→ Work to complete
**a.** In the SQL Server datetime thread, what value does the .998 millisecond figure become when stored as datetime?
**b.** Continue the SQL Server datetime thread from its last sentence.

→ Page excerpt
::::

Sql-server – Constructing datetime from 2 fields: one integer and a datetime

datetimesql serversql-server-2008

I am looking for the most efficient way to parse 2 values; the first is stored as a datetime field with (hh:mm:ss.fff all being 0) and the second time field stored as an int with the format: hhmmssmmm). I need to take these 2 fields and convert them to a datetime field. For example:

date field = '2013-09-04'
time field = 192423998 

Should return:

2013-09-04 19:24:23.997

I've seen solutions using DATEADD and CONVERT and I came up with my own (shown below) but I wonder if there's a better/more efficient way.

DECLARE @dt DATETIME = '2013-09-04'

SELECT  @dt+' '+ STUFF(STUFF(STUFF(RIGHT('0'+CAST(192423998 AS VARCHAR(9)),9)  ,7,0,'.'),5,0,':'),3,0,':')  

Note: In case you wonder why the RIGHT('0'+CAST(192423998 AS VARCHAR(9)),9) – this is because a time before 10 AM will only have one digit for the hour part.

Best Answer

So, you're going to be parsing strings and ints and doing all kinds of conversions, so I don't think you're going to really save anything by seeking out a "more efficient" way to turn crap data into good data - even on billions of rows. An alternative might be to avoid converting anything to a string at all (which is notoriously bad for performance):

DECLARE @dt DATETIME = '20130904', @t INT = 192423998;

SELECT DATEADD(MILLISECOND, @t % 100000 -- milliseconds
  + 60000 * (@t / 100000 % 100) -- minutes converted to milliseconds
  + 60000 * 60 * (@t / 10000000), -- hours converted to milliseconds
  @dt);

Of course, keep in mind that the milliseconds your trading system passes in can round in either direction when using datetime (.998 isn't possible and becomes .997, for example), so you may want instead:

SELECT DATEADD(MILLISECOND, @t % 100000 -- milliseconds
  + 60000 * (@t / 100000 % 100) -- minutes converted to milliseconds
  + 60000 * 60 * (@t / 10000000), -- hours converted to milliseconds
  CONVERT(DATETIME2(3), @dt));

I ran these each 100,000 times, and compared to your existing approach. The difference?

::::

→ Extracted records
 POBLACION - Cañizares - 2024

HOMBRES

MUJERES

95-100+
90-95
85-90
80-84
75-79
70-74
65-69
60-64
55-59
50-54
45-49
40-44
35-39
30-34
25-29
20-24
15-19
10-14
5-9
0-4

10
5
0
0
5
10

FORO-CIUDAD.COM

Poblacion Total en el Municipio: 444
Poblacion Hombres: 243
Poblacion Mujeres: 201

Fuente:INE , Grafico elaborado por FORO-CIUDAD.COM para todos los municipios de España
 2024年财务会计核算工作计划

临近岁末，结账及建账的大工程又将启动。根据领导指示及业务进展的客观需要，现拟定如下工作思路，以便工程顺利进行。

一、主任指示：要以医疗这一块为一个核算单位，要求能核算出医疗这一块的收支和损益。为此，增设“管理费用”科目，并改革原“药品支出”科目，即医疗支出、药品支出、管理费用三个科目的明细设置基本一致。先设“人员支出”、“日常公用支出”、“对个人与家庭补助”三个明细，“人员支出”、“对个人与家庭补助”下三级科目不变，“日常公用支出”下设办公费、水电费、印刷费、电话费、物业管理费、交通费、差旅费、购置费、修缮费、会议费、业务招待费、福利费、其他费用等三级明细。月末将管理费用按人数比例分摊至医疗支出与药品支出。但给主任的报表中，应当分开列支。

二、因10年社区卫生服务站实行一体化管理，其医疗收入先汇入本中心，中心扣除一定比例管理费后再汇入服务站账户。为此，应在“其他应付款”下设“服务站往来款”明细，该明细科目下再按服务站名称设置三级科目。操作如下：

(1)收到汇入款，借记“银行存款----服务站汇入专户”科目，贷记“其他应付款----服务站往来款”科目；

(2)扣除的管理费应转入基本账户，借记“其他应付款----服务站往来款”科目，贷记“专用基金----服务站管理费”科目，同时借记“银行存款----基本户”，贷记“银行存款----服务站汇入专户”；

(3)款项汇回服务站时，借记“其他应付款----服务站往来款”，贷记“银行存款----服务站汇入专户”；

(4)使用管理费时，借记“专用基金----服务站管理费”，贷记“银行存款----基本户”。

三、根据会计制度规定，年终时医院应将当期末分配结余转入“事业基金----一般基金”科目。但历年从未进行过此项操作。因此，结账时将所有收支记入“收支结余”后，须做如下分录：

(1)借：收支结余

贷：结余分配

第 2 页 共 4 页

::::

→ Answers to the problems
**a.** It becomes .997.

**b.**
Your approach:               41.8 seconds
My approach (no convert):    40.5 seconds
My approach (with convert):  38.9 seconds

Now, this should not be extrapolated to mean that on 1 billion rows my method will save you (13,000 or 31,000) seconds, as the translation of 100,000 batches to operating on 100,000 rows in a single statement will not be linear. But it could be worth testing (you have the data necessary to test this; I would just be making stuff up, and I also probably have processors that have different performance characteristics when it comes to floating point operations etc., so anything else I could offer would not necessarily be relevant).

I still think you're better off taking the hit, fixing the design, and intercepting the incoming trading data and correcting it. As this system gets bigger, these translations and conversions are going to hurt more, and more, and more...